▶ PROBLEM REQUIREMENTS:
Your task is to transcribe all of the records exactly and leave out the pictures.

--------------------------------

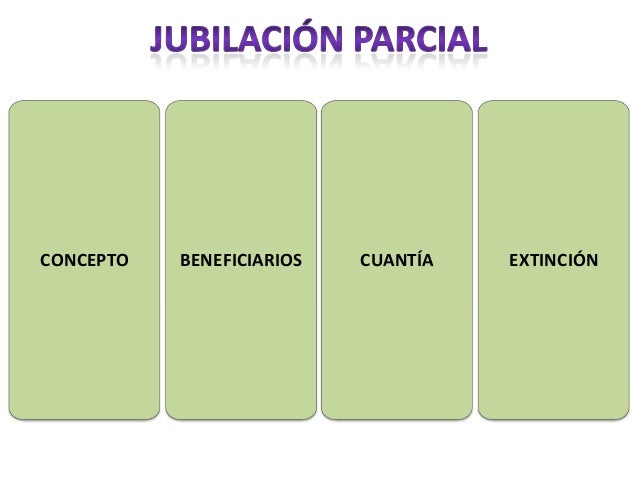 JUBILACIÓN PARCIAL

CONCEPTO

BENEFICIARIOS

CUANTÍA

EXTINCIÓN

--------------------------------

▶ SOLUTION FOR THIS EXERCISE:
 JUBILACIÓN PARCIAL

CONCEPTO

BENEFICIARIOS

CUANTÍA

EXTINCIÓN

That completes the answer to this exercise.